In a world that's always evolving, innovation is how we keep up, grow, and thrive. So, when we talk about nurturing innovation, we're really talking about fuelling the very essence of human progress and hope.

Fostering Innovation:  The Keys to Success
Fostering Innovation: The Keys to Success

Neil Curtis, DVP Sales, Marketing, and Service, | Zygo Corporation

Innovation isn't just a buzzword, it's the key motivator for our future. It's about real people, companies, and organizations coming up with extraordinary ideas that change the way we live, work, and play. Innovation is that spark of creativity and curiosity in everyone, pushing us to ask 'what if' and 'why not'. It's about finding solutions that don't just work, but change the game entirely. It's how we break free from the old ways that hold us back and embrace a future full of possibilities. In a world that's always evolving, innovation is how we keep up, grow, and thrive. So, when we talk about nurturing innovation, we're really talking about fuelling the very essence of human progress and hope.

In this article, I would like to draw together some thoughts about innovation from the perspective of leading optical metrology innovator and optical component manufacturer Zygo, and also from the perspective of Karen Nyberg, an engineer, retired astronaut, and Zygo brand ambassador who, in 2008, became the 50th woman to travel to space as a Mission Specialist on Space Shuttle Discovery, STS-124.

#### [Supplied material]

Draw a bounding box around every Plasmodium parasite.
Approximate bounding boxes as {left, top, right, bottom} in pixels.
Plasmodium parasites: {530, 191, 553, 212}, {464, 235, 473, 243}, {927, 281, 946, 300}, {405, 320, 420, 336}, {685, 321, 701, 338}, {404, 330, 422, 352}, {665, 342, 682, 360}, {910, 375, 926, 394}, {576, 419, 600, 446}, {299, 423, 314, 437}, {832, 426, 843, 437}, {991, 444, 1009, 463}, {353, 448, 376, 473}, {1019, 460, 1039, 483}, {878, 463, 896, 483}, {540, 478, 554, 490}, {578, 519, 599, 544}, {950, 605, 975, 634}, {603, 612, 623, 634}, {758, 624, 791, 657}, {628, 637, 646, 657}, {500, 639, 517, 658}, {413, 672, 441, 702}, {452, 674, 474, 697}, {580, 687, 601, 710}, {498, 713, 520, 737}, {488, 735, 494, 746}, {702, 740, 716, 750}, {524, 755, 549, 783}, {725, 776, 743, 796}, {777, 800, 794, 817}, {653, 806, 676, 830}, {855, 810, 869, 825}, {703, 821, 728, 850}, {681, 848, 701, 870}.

#### [Stated task 1]
In the article on fostering innovation, set down the stretch from "In this article, I" through "Shuttle Discovery, STS-124.".
#### [Stated task 2]
Can you resume the article on fostering innovation, continuing on from its final sentence?
The listing has no role in any of this.

#### [Written response 1]
In this article, I would like to draw together some thoughts about innovation from the perspective of leading optical metrology innovator and optical component manufacturer Zygo, and also from the perspective of Karen Nyberg, an engineer, retired astronaut, and Zygo brand ambassador who, in 2008, became the 50th woman to travel to space as a Mission Specialist on Space Shuttle Discovery, STS-124.

#### [Written response 2]
Over its 53 plus year history, Zygo has been granted over 880 patents. That does not happen by accident, it comes by harnessing talent and nurturing innovation. The massively ambitious International Space Station (ISS) project is there purely as a result innovative thinking, and joining the dots in a way that will achieve objectives safely and affordably. And let’s face it, we live in a world where innovation must be affordable. We do not have limitless budgets for research and development, and so innovations must be made pragmatically within workable financial parameters. This makes innovation harder, and it places more and more emphasis on knitting the vital ingredients that foster innovation together. Fundamentally talented people working in a culture that is supportive and encouraging, and dynamic enough to take ideas to reality.



Nyberg says, “At the heart of creating ground-breaking products and remarkable outcomes such as the ISS, there's a mix of special ingredients that make all the difference. Picture a company where creativity isn't just a buzzword, but a way of life. A company where people are encouraged to think differently, to take chances, and to view setbacks not as failures, but as valuable lessons. This is a company where being a little bit unconventional is celebrated, where stepping out of your comfort zone is the norm. It's about embracing the new and the unknown, and daring to ask, ‘What if?’”

“Now, imagine a team where everyone from the tech expert to the artistic visionary works together, each bringing their own unique flavor to the table. It's like a brainstorming session where every idea, no matter how outlandish, is given a chance to shine. This diversity of thought and experience is the breeding ground for those Eureka moments that change the world.”

There is no doubt that Nyberg is right, but these ideas don't just float in the air, but are instead grounded in a company or organization that’s got their back. This means having the resources — like cutting-edge tech and funding for bold experiments — as well as an education system that sparks curiosity from the get-go. It's about creating a safety net of rules and rights that protect these bright ideas, while also giving them room to breathe and grow.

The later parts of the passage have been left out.